To stop this happening again:
Apply strict egress filtering. Allow *no traffic out at all*. There is 
probably no reason your server should be making any outbound connections 
except via a few daemons (DNS and outbound SMTP spring to mind - for those 
use 'pf' rules that only allow BIND and sendmail to send data out on those 
ports). Strict egress filtering will prevent phishers/spammers from managing 
to do the 'wget some-evil-script.php' to get the spamming script onto your 
server.
No, 'chmod 700 wget' is no substitute - it's trivial to write a Perl script 
that can be injected via your vulnerable PHP script to do open a socket to a 
remote server and download a file. Block ALL OUTBOUND ACCESS to anything 
except for what explicitly should happen: DNS lookups to the two or three DNS 
servers listed in resolv.conf, and SMTP access (if you absolutely cannot 
avoid allowing outbound SMTP) to the sendmail process only (user _sendmail).

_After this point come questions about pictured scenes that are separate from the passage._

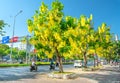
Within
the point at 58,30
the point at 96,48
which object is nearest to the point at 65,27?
the point at 58,30

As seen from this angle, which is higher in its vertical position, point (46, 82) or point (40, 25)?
point (40, 25)

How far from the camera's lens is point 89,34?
39219 mm

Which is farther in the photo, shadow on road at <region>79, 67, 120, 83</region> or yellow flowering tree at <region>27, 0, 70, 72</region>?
yellow flowering tree at <region>27, 0, 70, 72</region>

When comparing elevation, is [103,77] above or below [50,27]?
below

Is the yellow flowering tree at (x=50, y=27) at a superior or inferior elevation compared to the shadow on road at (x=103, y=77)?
superior

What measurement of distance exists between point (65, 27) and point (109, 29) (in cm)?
2374

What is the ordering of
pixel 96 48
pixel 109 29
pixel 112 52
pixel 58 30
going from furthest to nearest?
pixel 112 52 → pixel 109 29 → pixel 96 48 → pixel 58 30

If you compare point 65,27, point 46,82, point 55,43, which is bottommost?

Egress filtering is often forgotten, missed or not considered - but it is 
every bit as important as filtering inbound traffic (possibly more so, as y 
ou have discovered). Never forget egress filtering.

And keep an eye on your users - particularly what PHP scripts they have 
installed. Apply a LART if they don't keep up to date with security patches. 
Have a policy of banning scripts known to have a bad security track record.